Exeat: Day 157/84: Womens' Equality Day since 1920
Avril's eye gets treatment. We headed to Northampton General Hospital this afternoon for 3.30pm. and were home by 5pm. Just the one eye needed an injection this month after a clear month but this one came with a Isolation Warning - 2 days and no face mask to ensure no infection. That elevates my routine 'temporary' role tonight as chef for sausages and fennel to a significantly expanded role at Tesco Thursday Click & Collect and Friday's non-heavy goods shopping. I shall need to structure my schedule; no scope for boredom! And Jules is coming to coffee on Friday too at 11am. [I also walked The Mile today, posting a letter I kept going and did the whole circuit via the church. I was actually exhausted!]

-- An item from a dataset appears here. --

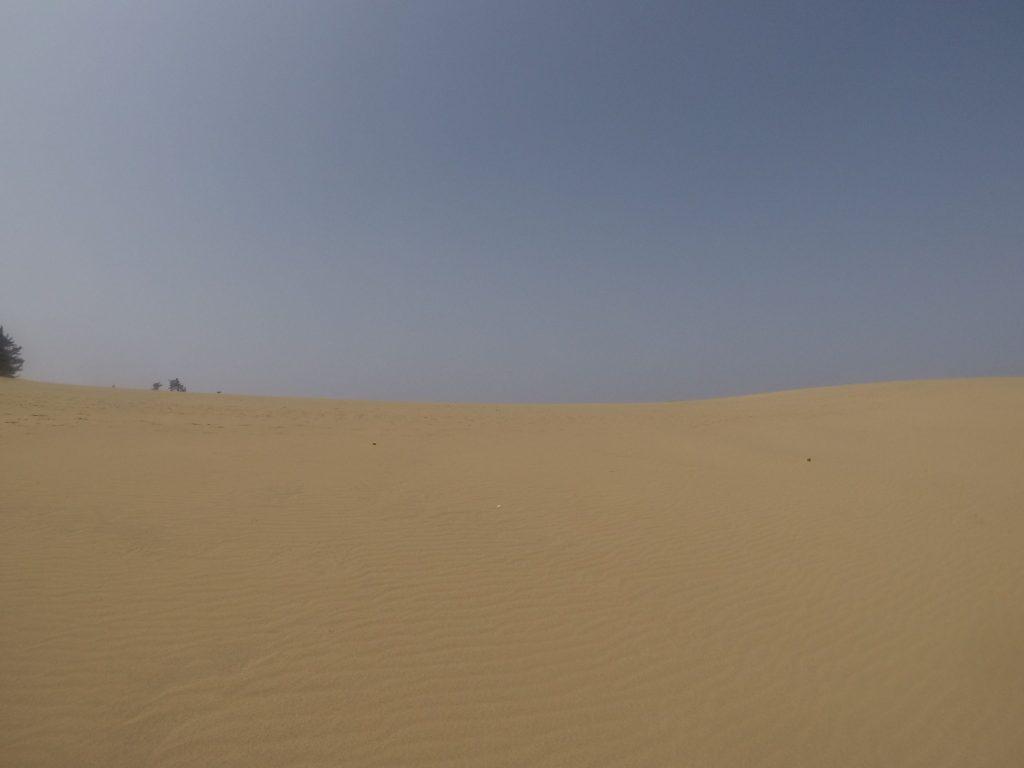 うっすら視界に靄がかかっている鳥取砂丘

It's the centenary of the 19th Amendment to the US Constitution. On August 26th 1920 that 19th Amendment gave all women equal rights to vote. It was the culmination of more than half a century of campaigning in which one of the most notably advocates was Inez Milholland pictured below next to the UK's Emmeline Pankhurst, our most acclaimed activist. It was eight years later that UK women achieved a similar right from age 21 although it had been enacted for age 30 and over in 1918.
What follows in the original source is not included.